A escola está localizada no bairro Colônia Terra Nova, na zona norte de Manaus, e é reconhecida pelo trabalho de enfrentamento à violência.
A ação contou com o tema “Respeitar, participar e aprender: democracia se constrói na escola”, foi levada aos alunos da escola nesta sexta-feira, nomeado o Dia de Combate ao Bullying e Cyberbullying no Contexto Escolar.
O objetivo foi sensibilizar e mobilizar a comunidade escolar para o fortalecimento da empatia e para a construção de uma convivência harmônica entre os estudantes. O evento contou, ainda, com a participação da secretária de Estado de Educação, Arlete Mendonça, que destacou o trabalho da pasta para a garantia de que as escolas sejam sinônimo de um ambiente seguro e acolhedor.
“Nós queremos, todos os dias, que os nossos estudantes aprendam por meio das palestras, das atividades que são realizadas nas escolas, e para isso nós temos o Núcleo de Inteligência em Segurança Escolar, que tem trabalhado diariamente nas escolas, e as unidades de ensino tem, também, apresentado os trabalhos que são feitos diariamente com os estudantes”, destacou a secretária Arlete Mendonça.
Trabalho diário
O Nise atua diretamente com a prevenção e o suporte a casos de violência no ambiente escolar, por meio de uma equipe qualificada para tratar temas sensíveis de maneira eficaz, mitigando os impactos da violência na vida dos estudantes.
A coordenadora do núcleo, Ionariellen Santos, também presente na ação desta sexta-feira, conversou diretamente com os estudantes, auxiliando-os em relação ao que fazer em situações de bullying ou cyberbullying. “Aqui se pratica a justiça restaurativa, conhecendo o cenário em que essa violência está incluída, tratando as crianças e os adolescentes de forma positiva para que eles reconheçam o seu erro e façam o trabalho de prevenção quando verificarem alguém cometendo este ato de violência”, reiterou a coordenadora.

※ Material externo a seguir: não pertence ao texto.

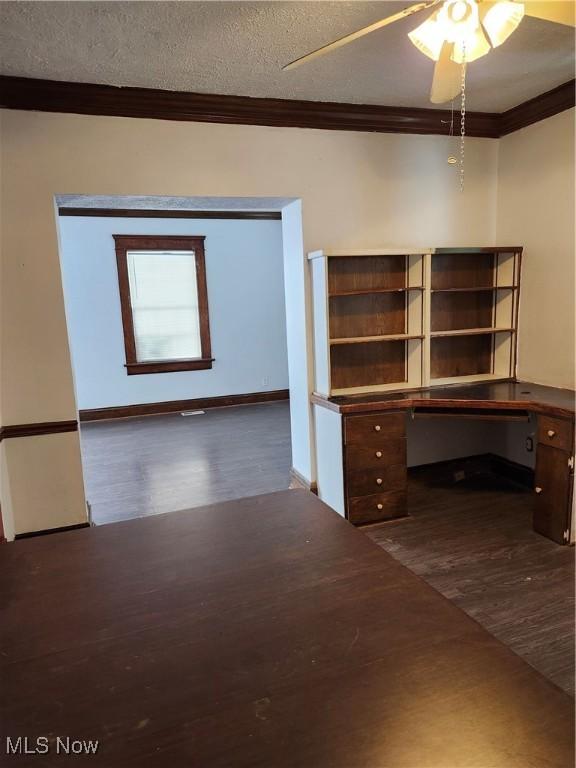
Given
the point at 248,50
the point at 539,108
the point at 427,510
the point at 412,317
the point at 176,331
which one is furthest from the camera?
the point at 176,331

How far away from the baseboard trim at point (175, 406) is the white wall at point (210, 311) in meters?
0.07

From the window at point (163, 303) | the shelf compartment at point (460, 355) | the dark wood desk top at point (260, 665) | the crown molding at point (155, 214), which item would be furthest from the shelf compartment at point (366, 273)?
the window at point (163, 303)

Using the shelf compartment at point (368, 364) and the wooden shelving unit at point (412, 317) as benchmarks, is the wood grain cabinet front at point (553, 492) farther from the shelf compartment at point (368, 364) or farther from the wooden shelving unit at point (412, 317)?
the shelf compartment at point (368, 364)

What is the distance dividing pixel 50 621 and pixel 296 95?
3004 millimetres

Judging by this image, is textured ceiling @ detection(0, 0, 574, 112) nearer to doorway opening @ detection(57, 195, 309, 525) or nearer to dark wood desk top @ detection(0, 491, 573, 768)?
dark wood desk top @ detection(0, 491, 573, 768)

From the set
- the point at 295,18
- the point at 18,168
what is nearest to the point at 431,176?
the point at 295,18

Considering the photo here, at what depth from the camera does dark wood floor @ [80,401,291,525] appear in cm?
379

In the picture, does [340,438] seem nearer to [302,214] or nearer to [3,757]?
[302,214]

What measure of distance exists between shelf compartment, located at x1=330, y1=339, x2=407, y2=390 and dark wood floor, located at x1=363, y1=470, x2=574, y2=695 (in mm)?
881

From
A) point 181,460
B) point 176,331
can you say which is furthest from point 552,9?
point 176,331

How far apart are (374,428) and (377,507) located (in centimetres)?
52

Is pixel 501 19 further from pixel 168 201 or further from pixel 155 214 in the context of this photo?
pixel 155 214

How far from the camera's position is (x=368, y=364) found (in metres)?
→ 3.54

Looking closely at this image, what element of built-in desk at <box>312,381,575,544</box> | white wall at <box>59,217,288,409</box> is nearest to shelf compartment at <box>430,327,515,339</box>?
built-in desk at <box>312,381,575,544</box>
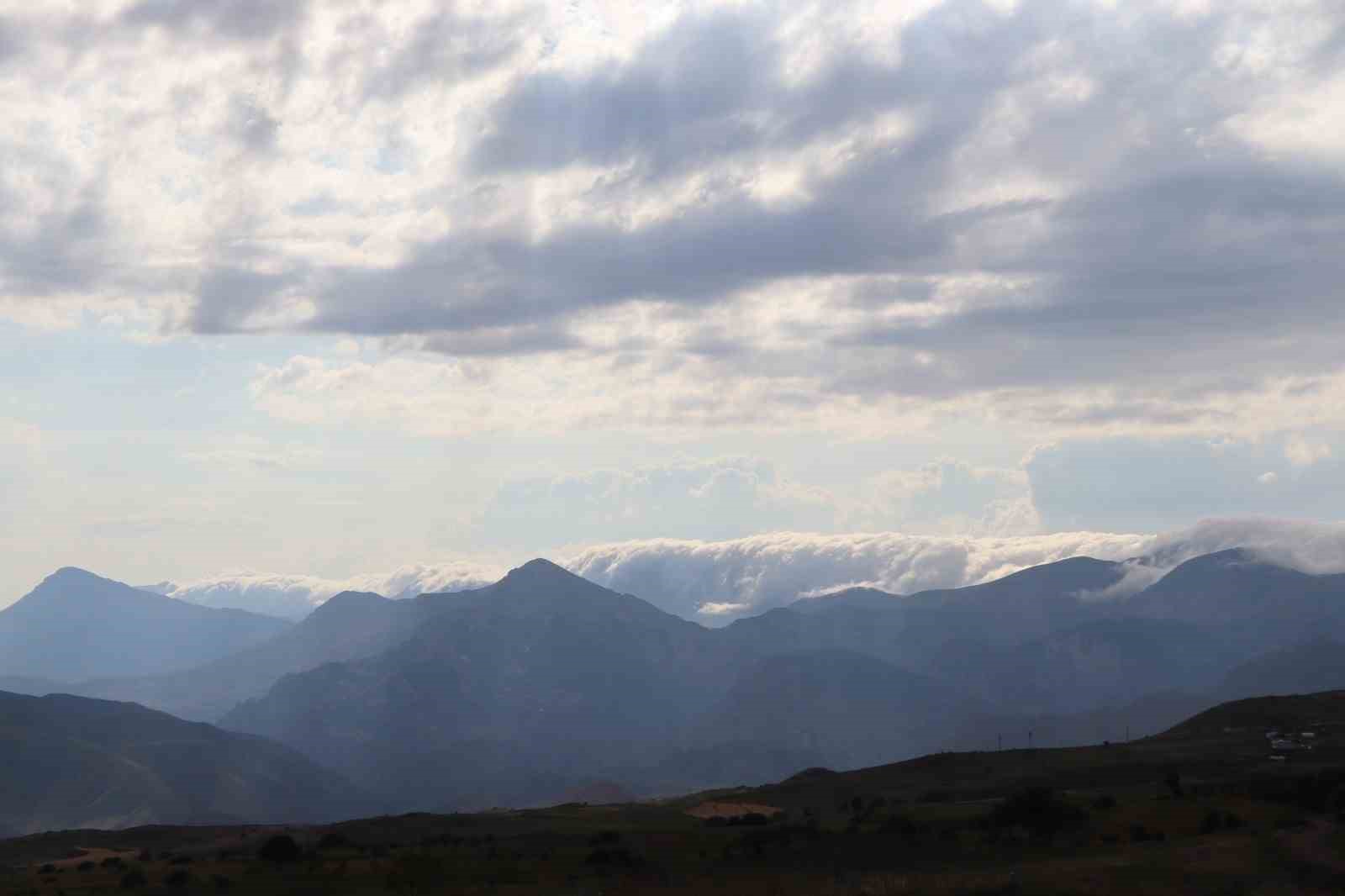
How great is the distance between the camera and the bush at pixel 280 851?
96963mm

Durante o evento, os estudantes da 3ª série do Ensino Médio da EETI Zilda Arns protagonizaram uma dramatização sobre os impactos da violência física e verbal nos estudantes. Por meio do teatro, os estudantes mostraram aos colegas a urgência da mudança e a necessidade de empatia no ambiente escolar.

FOTO:Euzivaldo Queiroz / Secretaria de Estado de Educação e Desporto Escolar
A estudante Carla Carolina Aguiar foi a narradora e uma das atrizes da dramatização, e destacou que a conscientização é o primeiro passo para a mudança na prática.
“O bullying deixa marcas sim, e, às vezes, uma vítima acaba praticando bullying também, o que acaba virando uma bola de neve que precisa ser evitada, precisa ser parada, para que não tenha um impacto pior no futuro”, afirmou a aluna.
Tolerância zero ao bullying
Ao chegar na EETI Dra. Zilda Arns Neumann no início de 2025, a diretora Gessiana Paiva se deparou com estudantes habituados a levar o bullying como uma brincadeira. Foi quando decidiu trabalhar de forma protocolar com a conscientização dos estudantes, implementando o projeto “Atividade de combate ao bullying”, que consiste em uma prática de escuta e justiça restaurativa.

FOTO:Euzivaldo Queiroz / Secretaria de Estado de Educação e Desporto Escolar
Ao todo, a unidade de ensino conta com mais de 800 estudantes e, em 2025, registrou 120 casos de bullying. Cada caso foi tratado de perto, onde o estudante denunciado participou de atividades de pesquisa, reflexão, e ação, o que reduziu em 60% as ocorrências, e zerou o índice de reincidência entre os estudantes que participaram do protocolo, contribuindo, ainda, para o protagonismo juvenil.
“Alertamos que o bullying não é brincadeira, que o bullying é um crime, e que isso precisa ser retirado do espaço escolar, que deve ser um espaço de convivência e segurança para todos”, disse a diretora Gessiana Paiva.